BRDE com foco na tecnologia e na inovação é tema da reunião-almoço Tá na Hora

Palestra foi ministrada pelo diretor-presidente Ranolfo Vieira Júnior. (Foto: Paulo Rossi)

Mais voltado hoje para a tecnologia e a inovação, o Banco Regional de Desenvolvimento do Extremo Sul (BRDE) passa por processo de transformação, dentro da sua trajetória de 64 anos, diante das exigências do novo momento econômico dos três estados do Sul do país e do próprio Brasil, disse o diretor-presidente Ranolfo Vieira Júnior, na reunião-almoço Tá na Hora, da Associação Comercial de Pelotas (ACP), desta quinta-feira (12).

Prestigiado por expressivo número de empresários e pelo prefeito Fernando Marroni (PT), o ex-governador gaúcho lembrou da criação do BRDE, que surgiu da necessidade de um banco que estimulasse o desenvolvimento do RS, de Santa Catarina e do Paraná, que volta a ocorrer neste momento em que é preciso oferecer capital para que a iniciativa privada e também o poder público possam agir.

Com 42 mil clientes, presente em 1.148 municípios dos três estados, o BRDE fechou 2024 com quase R$ 6 bilhões em contratações e R$ 500 milhões em lucro, relatou Vieira Júnior.

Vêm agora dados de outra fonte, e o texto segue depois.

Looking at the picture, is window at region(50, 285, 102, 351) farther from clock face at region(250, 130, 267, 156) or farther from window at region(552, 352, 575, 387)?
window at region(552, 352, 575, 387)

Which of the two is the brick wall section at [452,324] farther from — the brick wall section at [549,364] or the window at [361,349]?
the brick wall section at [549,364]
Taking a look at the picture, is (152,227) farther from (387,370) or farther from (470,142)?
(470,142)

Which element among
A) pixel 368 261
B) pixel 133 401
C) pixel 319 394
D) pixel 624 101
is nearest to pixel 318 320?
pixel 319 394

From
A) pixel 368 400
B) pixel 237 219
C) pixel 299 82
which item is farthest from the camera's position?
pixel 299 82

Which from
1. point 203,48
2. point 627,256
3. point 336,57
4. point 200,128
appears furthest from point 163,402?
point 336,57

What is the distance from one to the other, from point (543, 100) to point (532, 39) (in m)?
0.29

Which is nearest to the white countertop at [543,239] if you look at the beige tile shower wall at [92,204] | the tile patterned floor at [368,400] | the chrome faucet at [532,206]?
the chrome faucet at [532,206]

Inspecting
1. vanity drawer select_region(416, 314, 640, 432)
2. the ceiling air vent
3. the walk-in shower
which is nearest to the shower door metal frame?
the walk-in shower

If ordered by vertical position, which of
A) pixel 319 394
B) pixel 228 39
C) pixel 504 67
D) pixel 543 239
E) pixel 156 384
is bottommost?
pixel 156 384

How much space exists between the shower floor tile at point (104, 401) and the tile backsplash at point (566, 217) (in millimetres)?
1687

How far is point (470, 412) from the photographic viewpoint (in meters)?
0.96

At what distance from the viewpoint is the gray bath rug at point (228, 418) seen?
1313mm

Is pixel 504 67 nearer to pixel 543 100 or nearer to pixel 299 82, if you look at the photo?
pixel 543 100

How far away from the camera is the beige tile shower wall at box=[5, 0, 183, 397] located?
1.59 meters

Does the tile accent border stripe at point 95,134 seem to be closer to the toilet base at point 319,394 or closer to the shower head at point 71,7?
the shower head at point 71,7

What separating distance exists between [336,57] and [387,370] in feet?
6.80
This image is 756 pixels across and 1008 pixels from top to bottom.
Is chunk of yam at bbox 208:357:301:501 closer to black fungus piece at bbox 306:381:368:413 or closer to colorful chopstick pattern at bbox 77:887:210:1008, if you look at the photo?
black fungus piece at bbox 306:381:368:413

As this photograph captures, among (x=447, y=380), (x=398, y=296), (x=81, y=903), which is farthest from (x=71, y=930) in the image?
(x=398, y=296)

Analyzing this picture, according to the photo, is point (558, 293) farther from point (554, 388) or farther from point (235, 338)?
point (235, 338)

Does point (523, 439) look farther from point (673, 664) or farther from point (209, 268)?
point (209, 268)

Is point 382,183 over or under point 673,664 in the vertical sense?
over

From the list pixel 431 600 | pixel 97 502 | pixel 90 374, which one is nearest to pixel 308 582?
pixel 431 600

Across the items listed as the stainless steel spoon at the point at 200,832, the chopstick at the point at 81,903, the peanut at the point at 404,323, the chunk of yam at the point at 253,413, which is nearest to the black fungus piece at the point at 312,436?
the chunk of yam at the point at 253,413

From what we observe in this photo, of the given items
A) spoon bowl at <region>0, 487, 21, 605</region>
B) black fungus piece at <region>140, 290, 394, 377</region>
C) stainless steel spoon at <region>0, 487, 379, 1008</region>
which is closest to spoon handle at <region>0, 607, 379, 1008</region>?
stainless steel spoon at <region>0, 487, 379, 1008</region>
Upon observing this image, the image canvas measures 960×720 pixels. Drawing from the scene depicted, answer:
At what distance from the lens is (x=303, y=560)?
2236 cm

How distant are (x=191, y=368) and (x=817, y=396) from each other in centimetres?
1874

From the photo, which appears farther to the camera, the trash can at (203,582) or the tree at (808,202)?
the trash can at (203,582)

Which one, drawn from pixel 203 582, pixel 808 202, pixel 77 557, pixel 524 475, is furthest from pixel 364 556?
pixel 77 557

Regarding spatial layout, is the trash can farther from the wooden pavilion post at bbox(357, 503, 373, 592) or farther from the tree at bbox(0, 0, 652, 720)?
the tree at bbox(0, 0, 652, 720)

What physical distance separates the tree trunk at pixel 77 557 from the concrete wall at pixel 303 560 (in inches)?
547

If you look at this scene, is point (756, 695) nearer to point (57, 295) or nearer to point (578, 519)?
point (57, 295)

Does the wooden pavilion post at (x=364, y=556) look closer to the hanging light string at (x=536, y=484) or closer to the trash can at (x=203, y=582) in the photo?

Resultado de análise criteriosa para concessão de crédito, explicou o diretor-presidente, a inadimplência junto ao banco é de 0,89%. Com alguns de seus programas, está presente em todos os segmentos dos diferentes setores da economia gaúcha. Do total, 94% da carteira de crédito do BRDE vem da iniciativa privada.

Um expressivo número de empresários prestigiou o evento. (Foto: Paulo Rossi)

Entre as mudanças que são implementadas, a diversificação das fontes de recursos, e não apenas o Banco Nacional de Desenvolvimento Econômico e Social (BNDES), tem ocorrido nos últimos anos, inclusive com os externos, como da França. No novo nicho de atuação, 82% dos contratos são alinhados aos objetivos de sustentabilidade. “É uma nova preocupação com a sustentabilidade, com este momento que estamos vivendo”, destacou Vieira Junior.

Dentro do tema proposto para a palestra, com tema “Parcerias para o futuro: o impacto do BRDE na Região Sul”, o diretor-presidente falou sobre as parcerias público-privadas (PPPs), que estão incluídas em programas do realinhamento do banco. “Pelotas tem condições de entrar”, disse, sendo necessário encaminhar projetos para análise. As PPPs são uma nova vertente e é importante saberem que está à disposição, alertou o palestrante, citando que o Escritório do BRDE em Pelotas, localizado na sala 603 do edifício Palácio do Comércio, sede da ACP.

Vieira Júnior não esqueceu de citar a enchente pela qual passou o Rio Grande do Sul há um ano, valendo-se o BRDE da experiência anterior com as que ocorreram em Santa Catarina. Para a situação gaúcha, segundo o diretor-presidente, foi feita a prorrogação dos vencimentos das dívidas dos contratos firmados, no montante de R$ 1,4 bilhão, que devem ser retomadas a partir dos próximos meses.